Bear Mountain Spring Classic

This was a ~42 mile race in Harriman State Park as part of the CRCA road race series. I’m a CAT-5  as I’ve only just started road races this year. During the race I had issues on the steeper ascents, my back started spasming. I wasn’t sure what to do because I hadn’t had this issue before. I ended up getting dropped from the lead group and then as I hit the flats my back sorted it self out so I would start working again to get back up. Each lap the same thing happened with spasms so ended up coming across the line just after the chase group. Was lots of fun though.

American Zofingen

I did the long course duathlon. I knew it was going to be a 7-9hour day despite not having to swim and the bike/run distances being shorter than an IM. I was experimenting with just fueling with UCAN. For breakfast I ate two bars totaling ~ 400 calories. The opening run I did in ~45 minutes with no calories, then on the bike I consumed 7 servings of UCAN, more than recommended but I’m still getting confidence in the fueling strategy. Towards the end of the ride I started struggling a bit and talked myself into changing my target watts to a more conservative strategy. I was running a 53/39, 11×25 gearing setup which wasn’t enough, I had to go away above FTP numerous times to climb up the hills. I think that took it’s toll so the last ~45 minutes of the bike I was in survival mode. Once on the run I felt okay again although it was very humid by that point. I drank way too much heed and after the 3 laps of running I vomited a lot of it again! Overall it was a good day for learning. There weren’t many competitors in that race but I was happy to win my age group nonetheless.

Black Bear Olympic

My goal in this race was to swim as hard as possible. I failed in that regard. I think I was just mentally lazy as I wasn’t too fatigued at the end of the swim. The bike I went reasonably hard and the run was very difficult: lots of hills and lots of trail running. I made a few mistakes: on the bike I dropped my sunglasses costing me a minute or so, I debated whether to leave them but felt bad that it would have been considered littering. Then leaving transition I ran out and forgot my number and decided to go back for it. That probably added up to an extra 500-800 meters of running. Towards the end of the run I was passed by some guy who was working hard, but I didn’t fancy running myself into the ground as I was doing Quassy the week after. I came second in my age group, second by 9 seconds. Whoops. Fewer mistakes would have led to a better finishing position. Never mind.

Quassy Aquabike

Despite planning to do the half iron tri, I dropped down to Aquabike. Walking down the stairs after the black bear triathlon, something went in my foot. I couldn’t run for a few days, or crouch down. Two days before the race I was running again but knowing the course was very challenging I didn’t fancy my chances of bombing down the hills without hurting my foot again. The swim I was a little disappointed with. I was hoping to go sub-30 to give me a chance of going sub-hour at IMMT, but that didn’t come about. The bike course was challenging and my main goal was to keep my cadence above 90 rpm on the uphills, that meant working very hard at times but I didn’t feel like I was going to blow up. Towards the end of the course I think I was losing my ability to generate the same power going up the hills but I stuck in there. The lesson I need to learn is to keep pushing myself towards the end of the bike leg knowing that my legs will still feel good when I get off.

Lessons Learned

My body seems to cope fine with lower calorie fueling options. The big training sessions before IMMT will reveal whether I’m still okay at longer distances.

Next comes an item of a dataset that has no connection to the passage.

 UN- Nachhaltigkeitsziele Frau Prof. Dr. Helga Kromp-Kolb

I can still run off the bike pretty well even when I ride hard.

I need to translate my speed improvements from the pool into the open water! Time to head to the beach I think!

SY – Proposed Taper Plan

This is a good example where taper plans can change depending on current circumstances and why taper plans can vary wildly between people.

After speaking to SY he has a slight niggle in his shoulder. The niggle came about in a non-training environment (putting on his shirt!) but it could still be linked to his training (e.g. his muscles were tired and sore from training). As such he’ll be resting today, and spending the time stretching out his shoulder and buying flowers for his wife to show how much he appreciates her support.

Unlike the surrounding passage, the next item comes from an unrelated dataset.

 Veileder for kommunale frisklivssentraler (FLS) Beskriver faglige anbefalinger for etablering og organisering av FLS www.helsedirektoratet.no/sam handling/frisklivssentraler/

Additionally, he is in a great position to have his swim teacher, Paul Hunt,  take him out for some open water swim practise this weekend. As such we’re reducing the bike/run sessions at the weekend to accommodate it.

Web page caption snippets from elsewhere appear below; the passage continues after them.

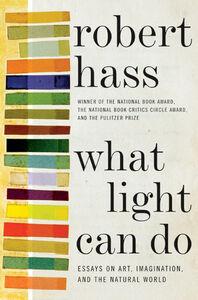 Foto Cover di What Light Can Do, Ebook inglese di Robert Hass, edito da HarperCollins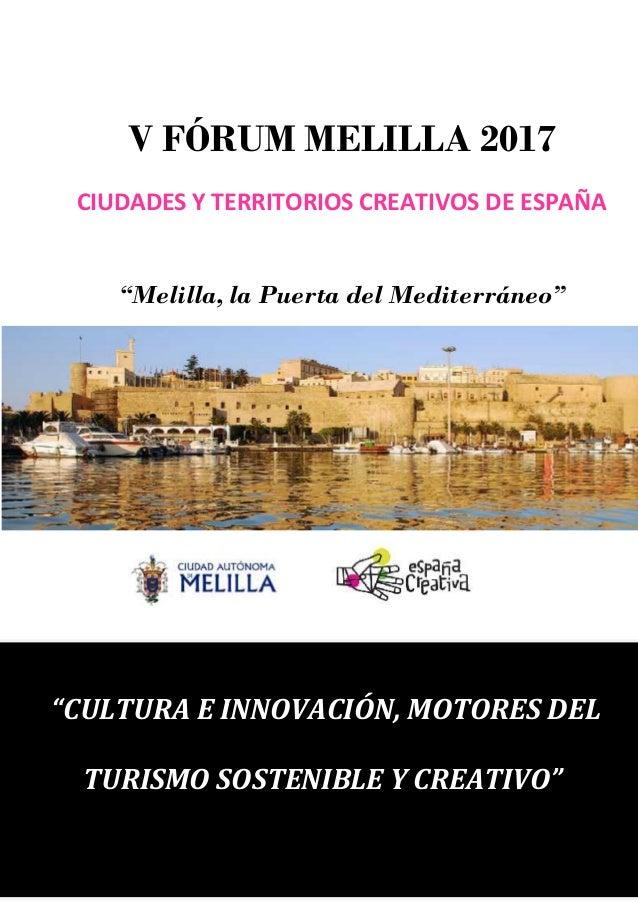 """V FÓRUM MELILLA 2017 CIUDADES Y TERRITORIOS CREATIVOS DE ESPAÑA """"Melilla, la Puerta del Mediterráneo"""" """"CULTURA E INNOVACIÓ..."""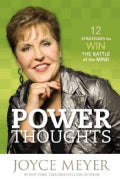 Power Thoughts: 12 Strategies to Win the Battle of the Mind (Hardcover)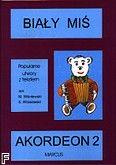 Okładka: Wiśniewski Marek, Wiśniewski Stanisław, Biały Miś - akordeon 2 (100 str.)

At this point his legs are sore from all the training so the bike/run sessions are there to help loosen up this week, and then give them a quick reminder at the weekend of what they’re in for at Mont Tremblant.

Go get em!

Week of Mon Tues Wednes Thurs Fri Sat Sun
06/08/2015 REST Swim/Bike (5×200 yards with 1 minute break. NO BREAKS ON EVERY LAP! 30minute easy spin). PRACTISE TRANSITION. OPTIONAL: Swim. NO LAP BREAKS! Swim/Run (drills, 4×200 yards. Easy run for 10 minutes) Rest OWS with Paul. 60 minute bike ride (15min warm/up, 45 minutes at race intensity). Optional 15 min run. PRACTISE TRANSITIONS! OWS with Paul. 1hour run (15min easy warm/up. 15min at race intensity)
06/15/2015 REST Bike/Run (10min warm/up on bike. 20min at race intensity. 10 minute run at race intensity). PRACTISE TRANSITION Rest/Pack Bike/Prep bags Swim/Run (drills, 4×200 yards. Easy run for 10 minutes) Rest/TRAVEL 15min swim. Finish with 3-5min hard swimming focusing on form. Test bike ~ 10 minute bike ride. Run for ~ 10 minutes. Try to start the session at ~ same time as the race EAGLEMAN
Race intensity = Zone 2!!!!

 

================= PLAN BEFORE SPEAKING =====================================

Haven’t had a chance to catch up 1-on-1 with SY yet, but here’s the taper plan I’m going to propose depending on how he’s feeling, if there are any injury niggles, whether there are any travel constraints, etc.

The goal of the taper period if to maintain frequency in the swim where SY is still consolidating gains from previous weeks/months of training. As his technique is still evolving I want him to do lots of short swims in the lead up to the race so that the technique still feels familiar once he gets into the water at MT70.3. For a more experienced swimmer I would change it up slightly.

He did well at Black bear Olypmic triathlon finishing the 1500m in 42minutes. At that same pace he would finish the 70.3 swim in the low 50s. Given his concern is the cutoff, he has plenty of room to play with: ~15 minutes. Additionally he won’t be leaving in the last swim wave so in likelyhood he can go 50% slower than at Black Bear and still make the cutoff. From there it should be be relatively straightforward for him to finish.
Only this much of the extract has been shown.